C’est une maladie psychopathologique qui consiste à simuler des troubles et des maladies à une personne, voire à lui administrer des substances pour créer des symptômes physiques tels que des malaises, des chutes de tension ou des vomissements. On relève chez les patients qui en sont atteints des troubles de la personnalité et une grande faculté de déni.

Dans 99 % des cas, c’est un parent, généralement la mère. Elle s’en prend à son très jeune enfant, pas encore en âge de parler et trouve là un moyen d’attirer l’attention et la compassion du personnel médical. Il y a différents degrés de manifestation du SMPP : cela va de la mère qui fait croire au pédiatre que son enfant a vomi alors que c’est faux à celle qui va lui administrer un médicament pour lui provoquer un arrêt cardiaque avant de l’emmener à l’hôpital. Souvent, la mère a d’abord souffert d’un syndrome de Münchhausen, provoquant ces troubles sur elle-même, ou été maltraitée ou abusée dans son enfance et a une faible estime d’elle-même. Son enfant devient ensuite la prothèse psychique de son mal-être.

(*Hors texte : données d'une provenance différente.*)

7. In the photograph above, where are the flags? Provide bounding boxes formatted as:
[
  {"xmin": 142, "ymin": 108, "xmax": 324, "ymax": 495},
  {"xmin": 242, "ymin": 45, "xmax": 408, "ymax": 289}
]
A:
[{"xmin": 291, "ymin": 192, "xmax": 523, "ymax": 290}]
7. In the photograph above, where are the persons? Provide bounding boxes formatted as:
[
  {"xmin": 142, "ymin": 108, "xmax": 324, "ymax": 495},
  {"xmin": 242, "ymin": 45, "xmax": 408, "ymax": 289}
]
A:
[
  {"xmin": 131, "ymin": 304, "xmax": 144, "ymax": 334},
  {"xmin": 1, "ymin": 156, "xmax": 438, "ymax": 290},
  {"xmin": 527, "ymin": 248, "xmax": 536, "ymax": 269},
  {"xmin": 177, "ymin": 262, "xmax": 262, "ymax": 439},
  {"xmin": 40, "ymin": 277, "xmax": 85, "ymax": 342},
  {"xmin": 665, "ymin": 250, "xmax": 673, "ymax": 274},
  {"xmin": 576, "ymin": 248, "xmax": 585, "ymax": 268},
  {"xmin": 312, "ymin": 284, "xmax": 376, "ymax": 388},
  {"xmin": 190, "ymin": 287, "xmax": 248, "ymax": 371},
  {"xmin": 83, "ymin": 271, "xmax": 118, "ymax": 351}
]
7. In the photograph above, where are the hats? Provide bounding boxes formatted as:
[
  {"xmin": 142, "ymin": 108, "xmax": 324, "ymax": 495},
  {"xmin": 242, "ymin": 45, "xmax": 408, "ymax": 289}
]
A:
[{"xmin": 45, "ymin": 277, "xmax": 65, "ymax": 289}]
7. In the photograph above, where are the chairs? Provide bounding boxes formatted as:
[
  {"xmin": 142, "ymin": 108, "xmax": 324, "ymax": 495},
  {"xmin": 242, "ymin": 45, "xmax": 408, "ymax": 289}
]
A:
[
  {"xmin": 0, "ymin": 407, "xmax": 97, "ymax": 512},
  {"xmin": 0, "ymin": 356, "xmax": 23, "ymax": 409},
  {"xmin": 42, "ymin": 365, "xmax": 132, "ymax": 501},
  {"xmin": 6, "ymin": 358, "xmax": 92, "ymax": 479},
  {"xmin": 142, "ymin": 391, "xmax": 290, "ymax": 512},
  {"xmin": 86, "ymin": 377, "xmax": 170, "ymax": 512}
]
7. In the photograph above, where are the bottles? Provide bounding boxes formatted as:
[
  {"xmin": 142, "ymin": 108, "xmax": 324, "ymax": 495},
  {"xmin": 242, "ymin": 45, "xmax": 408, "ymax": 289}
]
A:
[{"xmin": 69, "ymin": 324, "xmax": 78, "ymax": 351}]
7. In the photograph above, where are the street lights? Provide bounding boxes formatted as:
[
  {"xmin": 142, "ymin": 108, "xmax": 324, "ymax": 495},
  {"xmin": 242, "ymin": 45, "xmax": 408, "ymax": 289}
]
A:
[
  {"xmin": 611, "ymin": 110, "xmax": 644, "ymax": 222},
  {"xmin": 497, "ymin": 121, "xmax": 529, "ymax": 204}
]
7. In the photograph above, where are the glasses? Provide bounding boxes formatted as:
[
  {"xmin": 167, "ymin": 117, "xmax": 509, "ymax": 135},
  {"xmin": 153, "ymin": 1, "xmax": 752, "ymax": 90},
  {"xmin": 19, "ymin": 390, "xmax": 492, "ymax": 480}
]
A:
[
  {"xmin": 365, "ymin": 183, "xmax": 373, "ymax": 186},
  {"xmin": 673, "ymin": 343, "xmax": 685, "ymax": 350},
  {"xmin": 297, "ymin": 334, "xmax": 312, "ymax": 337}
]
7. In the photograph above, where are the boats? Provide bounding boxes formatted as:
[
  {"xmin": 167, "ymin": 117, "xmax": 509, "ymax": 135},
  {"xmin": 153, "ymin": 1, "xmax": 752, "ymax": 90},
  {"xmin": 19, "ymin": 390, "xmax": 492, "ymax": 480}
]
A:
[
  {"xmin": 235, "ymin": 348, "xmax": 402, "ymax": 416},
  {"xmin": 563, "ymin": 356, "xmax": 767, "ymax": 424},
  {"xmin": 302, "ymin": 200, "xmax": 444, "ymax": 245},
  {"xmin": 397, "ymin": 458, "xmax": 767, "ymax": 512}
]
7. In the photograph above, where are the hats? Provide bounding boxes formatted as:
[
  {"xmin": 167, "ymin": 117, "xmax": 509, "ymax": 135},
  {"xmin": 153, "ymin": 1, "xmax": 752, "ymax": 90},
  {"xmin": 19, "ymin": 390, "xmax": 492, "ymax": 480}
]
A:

Ce SMPP est un cas d’école, mais en pratique il est extrêmement rare : ce doit être dur à diagnostiquer ?

Le diagnostic est très difficile à poser, les médecins n’y pensent pas forcément tant ils y sont peu confrontés. En vingt ans de carrière, j’ai dû diagnostiquer cinq ou six cas tout au plus. C’est d’autant plus dur que les médecins n’ont pas de raison de se méfier de ce que dit le parent de l’enfant malade. Le plus souvent, le diagnostic est posé durant l’hospitalisation de l’enfant, quand les médecins constatent une amélioration de son état de santé lorsqu’il est séparé de sa mère et des rechutes lorsqu’il est à nouveau avec elle.

L’un des pièges, et les cas répertoriés de SMPP le montrent, c’est que souvent que la mère travaille dans le milieu médical ou paramédical. Elle a accès aux connaissances et aux médicaments et sait quoi dire au personnel hospitalier. J’ai eu le cas d’une mère médecin qui a fait hospitaliser son bébé pour des saignements dans les selles. Les médecins se sont ensuite aperçus qu’elle mettait le sang de ses règles dans les couches de son enfant…

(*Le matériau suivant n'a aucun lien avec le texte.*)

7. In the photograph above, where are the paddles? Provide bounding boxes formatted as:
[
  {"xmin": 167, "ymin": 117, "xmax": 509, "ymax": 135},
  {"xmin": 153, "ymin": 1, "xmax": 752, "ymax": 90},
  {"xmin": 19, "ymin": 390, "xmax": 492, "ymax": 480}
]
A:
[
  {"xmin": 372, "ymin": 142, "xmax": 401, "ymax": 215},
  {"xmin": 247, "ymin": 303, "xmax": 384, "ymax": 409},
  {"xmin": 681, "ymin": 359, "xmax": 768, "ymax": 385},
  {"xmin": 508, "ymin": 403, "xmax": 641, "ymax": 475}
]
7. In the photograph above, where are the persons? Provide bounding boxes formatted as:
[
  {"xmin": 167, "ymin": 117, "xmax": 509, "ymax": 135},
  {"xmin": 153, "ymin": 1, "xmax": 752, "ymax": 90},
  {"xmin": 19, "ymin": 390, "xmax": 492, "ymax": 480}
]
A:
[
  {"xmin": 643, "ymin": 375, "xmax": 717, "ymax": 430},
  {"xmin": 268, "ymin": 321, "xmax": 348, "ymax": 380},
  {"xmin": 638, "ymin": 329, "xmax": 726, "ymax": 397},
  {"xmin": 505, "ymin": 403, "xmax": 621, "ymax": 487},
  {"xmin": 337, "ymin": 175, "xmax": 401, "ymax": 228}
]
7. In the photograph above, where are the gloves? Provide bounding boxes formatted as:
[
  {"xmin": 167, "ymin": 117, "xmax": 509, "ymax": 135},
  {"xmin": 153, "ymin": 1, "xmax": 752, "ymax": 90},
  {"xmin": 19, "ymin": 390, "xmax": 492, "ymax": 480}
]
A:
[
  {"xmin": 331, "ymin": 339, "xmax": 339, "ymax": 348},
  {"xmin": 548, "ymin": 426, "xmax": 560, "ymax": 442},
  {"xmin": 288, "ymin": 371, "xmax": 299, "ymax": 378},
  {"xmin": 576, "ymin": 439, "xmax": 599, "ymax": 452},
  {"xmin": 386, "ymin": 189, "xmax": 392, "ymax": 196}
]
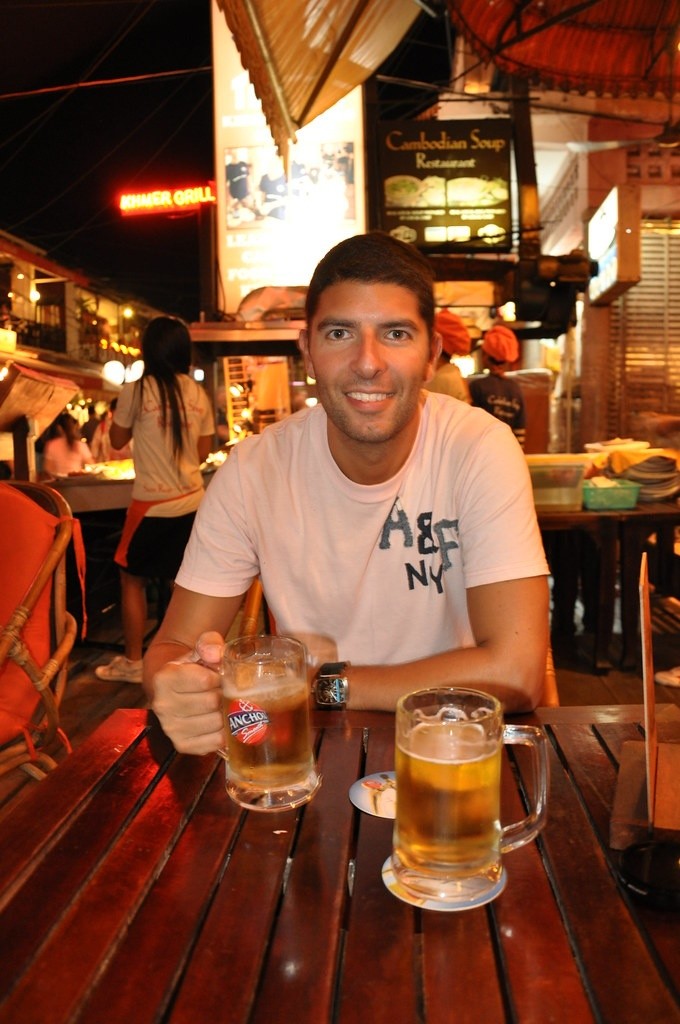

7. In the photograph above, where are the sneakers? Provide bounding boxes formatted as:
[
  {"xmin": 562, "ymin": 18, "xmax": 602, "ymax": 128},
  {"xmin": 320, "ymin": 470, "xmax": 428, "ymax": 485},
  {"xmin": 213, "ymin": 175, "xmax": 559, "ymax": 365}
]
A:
[{"xmin": 95, "ymin": 656, "xmax": 146, "ymax": 684}]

Les mères atteintes de ce syndrome aiment-elles leurs enfants ? Veulent-elles leur faire du mal ?

Le SMPP est une forme particulière de maltraitance, différente des cas d’enfants battus, où le parent n’a aucune empathie et où la maltraitance est intentionnelle. Juridiquement on est sur le même terrain, mais sur le plan psychologique cela n’a rien à voir.

Dans les cas de SMPP, il y a un attachement très fort entre la mère et son enfant, un lien fusionnel même. Ces mères disent souvent : « Mes enfants sont toute ma vie », et si elles leur font du mal, ce n’est pas dans l’intention d’attenter à leur vie, même si les moyens employés peuvent induire ce risque. C’est extrêmement complexe. Concernant la jeune mère grenobloise, les experts vont devoir déterminer si elle a blessé son enfant dans l’intention de le tuer avant de pouvoir diagnostiquer ou écarter ce syndrome.